Micron share price has already climbed 260% in 2026. The stock is due to release fiscal 2026 third-quarter earnings on June 24. That sets up a market test for whether the rally still has room after a year driven by AI demand and tight memory supply.
Micron Technology and June 24
Micron Technology enters June 24 with a stock that has already moved far ahead of the broader U.S. technology sector. The company’s memory business still sits at the center of the trade, because DRAM and NAND are the parts of the chip stack that keep AI systems fed with memory and storage.
TrendForce put the memory market at $889.3 billion in 2026 and $1.28 trillion in 2027. It also expects DRAM revenue to rise 4x in 2026 to $618.7 billion and then climb 46% in 2027 to $903.3 billion, while NAND flash revenue is projected to increase 280% in 2026 to $270.6 billion and 40% to $379.4 billion in 2027.

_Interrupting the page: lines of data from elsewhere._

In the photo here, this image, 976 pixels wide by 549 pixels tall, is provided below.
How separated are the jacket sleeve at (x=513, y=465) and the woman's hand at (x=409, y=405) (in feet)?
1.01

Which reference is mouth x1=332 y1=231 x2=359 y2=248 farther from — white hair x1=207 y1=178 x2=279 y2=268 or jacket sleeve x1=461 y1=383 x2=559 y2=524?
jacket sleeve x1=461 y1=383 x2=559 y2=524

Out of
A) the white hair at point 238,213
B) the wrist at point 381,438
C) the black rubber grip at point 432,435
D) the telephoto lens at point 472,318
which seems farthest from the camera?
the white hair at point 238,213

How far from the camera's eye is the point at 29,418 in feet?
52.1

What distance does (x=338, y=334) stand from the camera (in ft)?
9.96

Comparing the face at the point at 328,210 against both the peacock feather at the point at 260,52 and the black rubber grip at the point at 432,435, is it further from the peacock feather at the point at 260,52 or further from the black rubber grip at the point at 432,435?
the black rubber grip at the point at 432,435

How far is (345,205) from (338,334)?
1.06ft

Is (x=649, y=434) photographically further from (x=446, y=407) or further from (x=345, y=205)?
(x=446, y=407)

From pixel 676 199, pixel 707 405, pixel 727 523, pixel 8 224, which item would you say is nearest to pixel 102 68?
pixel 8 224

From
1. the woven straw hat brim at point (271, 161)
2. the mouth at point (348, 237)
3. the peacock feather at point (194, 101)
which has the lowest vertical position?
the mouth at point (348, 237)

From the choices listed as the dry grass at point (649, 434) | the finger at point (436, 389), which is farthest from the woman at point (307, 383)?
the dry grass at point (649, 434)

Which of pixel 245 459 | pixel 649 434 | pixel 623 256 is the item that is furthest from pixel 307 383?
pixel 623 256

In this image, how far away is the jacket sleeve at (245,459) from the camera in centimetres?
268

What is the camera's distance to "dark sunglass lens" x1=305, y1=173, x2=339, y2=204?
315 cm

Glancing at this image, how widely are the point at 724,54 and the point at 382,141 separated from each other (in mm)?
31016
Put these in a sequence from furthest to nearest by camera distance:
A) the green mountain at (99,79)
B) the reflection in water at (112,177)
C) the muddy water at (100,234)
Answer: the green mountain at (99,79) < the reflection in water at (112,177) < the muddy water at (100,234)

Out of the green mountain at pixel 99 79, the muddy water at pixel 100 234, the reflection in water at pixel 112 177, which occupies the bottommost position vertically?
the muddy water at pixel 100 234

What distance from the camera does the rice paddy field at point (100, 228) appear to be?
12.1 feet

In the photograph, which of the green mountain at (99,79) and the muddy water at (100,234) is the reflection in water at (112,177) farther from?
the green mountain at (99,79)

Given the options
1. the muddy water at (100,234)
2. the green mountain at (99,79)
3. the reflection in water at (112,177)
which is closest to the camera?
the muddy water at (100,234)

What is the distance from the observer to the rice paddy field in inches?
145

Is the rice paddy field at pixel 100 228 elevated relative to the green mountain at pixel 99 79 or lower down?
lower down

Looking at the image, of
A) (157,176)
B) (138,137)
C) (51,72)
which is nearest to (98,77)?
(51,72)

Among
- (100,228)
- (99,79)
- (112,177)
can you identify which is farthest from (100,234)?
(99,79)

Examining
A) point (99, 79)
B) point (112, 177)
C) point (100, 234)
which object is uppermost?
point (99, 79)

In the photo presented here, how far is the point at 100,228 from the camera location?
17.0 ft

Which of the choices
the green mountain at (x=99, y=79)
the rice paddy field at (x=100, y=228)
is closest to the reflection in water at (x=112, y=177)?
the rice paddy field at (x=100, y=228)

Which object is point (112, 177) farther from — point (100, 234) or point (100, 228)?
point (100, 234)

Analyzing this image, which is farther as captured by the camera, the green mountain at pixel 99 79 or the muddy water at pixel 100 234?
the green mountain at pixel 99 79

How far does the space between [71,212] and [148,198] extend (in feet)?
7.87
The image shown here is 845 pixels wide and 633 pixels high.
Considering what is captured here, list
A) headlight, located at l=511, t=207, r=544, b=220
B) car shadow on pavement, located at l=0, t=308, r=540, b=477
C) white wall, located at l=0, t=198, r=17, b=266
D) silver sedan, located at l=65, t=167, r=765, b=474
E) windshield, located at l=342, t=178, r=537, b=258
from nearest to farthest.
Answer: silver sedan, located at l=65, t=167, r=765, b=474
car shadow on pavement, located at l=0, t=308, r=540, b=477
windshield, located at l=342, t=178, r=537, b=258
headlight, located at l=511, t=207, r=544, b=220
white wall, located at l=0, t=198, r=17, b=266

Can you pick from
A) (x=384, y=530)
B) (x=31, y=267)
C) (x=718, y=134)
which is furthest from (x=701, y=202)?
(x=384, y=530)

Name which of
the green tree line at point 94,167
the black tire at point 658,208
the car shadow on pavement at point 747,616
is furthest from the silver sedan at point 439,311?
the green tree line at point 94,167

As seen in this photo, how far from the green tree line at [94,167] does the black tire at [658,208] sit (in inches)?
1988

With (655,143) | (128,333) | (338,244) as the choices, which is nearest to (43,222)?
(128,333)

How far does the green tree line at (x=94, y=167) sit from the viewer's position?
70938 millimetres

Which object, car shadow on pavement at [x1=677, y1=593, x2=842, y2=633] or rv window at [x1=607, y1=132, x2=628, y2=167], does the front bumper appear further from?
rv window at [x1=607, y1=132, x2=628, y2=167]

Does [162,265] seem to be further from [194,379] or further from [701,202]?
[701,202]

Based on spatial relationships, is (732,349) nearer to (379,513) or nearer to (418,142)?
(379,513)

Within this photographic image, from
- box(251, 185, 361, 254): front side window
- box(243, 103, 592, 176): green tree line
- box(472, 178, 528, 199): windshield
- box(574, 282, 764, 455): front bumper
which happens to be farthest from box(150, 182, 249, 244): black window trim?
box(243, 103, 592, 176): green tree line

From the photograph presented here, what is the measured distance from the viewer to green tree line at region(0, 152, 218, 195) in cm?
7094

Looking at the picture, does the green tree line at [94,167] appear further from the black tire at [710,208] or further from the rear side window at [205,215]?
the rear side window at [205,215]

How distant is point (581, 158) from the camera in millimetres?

Counterpoint Research on Q1
Counterpoint Research said Micron’s DRAM market share stood at 22% in Q1, and its NAND flash share was 13% in the same period. Micron’s DRAM segment accounts for 79% of its revenue, so the company is unusually exposed to whatever pricing and supply conditions show up in memory first.
That matters for shareholders because Micron has generated $58 billion in revenue in the trailing twelve months, yet the stock trades at 22 times sales. The U.S. technology sector averages 8x price-to-sales, so the setup already assumes a lot of growth before June 24 numbers land.
NASDAQ:MU and the valuation gap
TrendForce’s January view was even more restrained, calling for memory revenue to jump 134% to $551.6 billion in 2026 and then rise 53% to $842.7 billion in 2027. The shift from that outlook to the newer figures shows how quickly the memory market narrative has hardened around AI buildouts and persistent shortages.
For NASDAQ:MU holders, the practical question is not whether the stock has already run. It is whether June 24 earnings and guidance can justify another move when the shares already trade far above the sector average. If the company’s update matches the market’s memory-demand assumptions, the rally can keep working; if it does not, the valuation gap becomes harder to defend.
The unresolved piece is how Micron’s June 24 guidance lines up with the revenue growth implied by TrendForce and the market-share base cited by Counterpoint Research.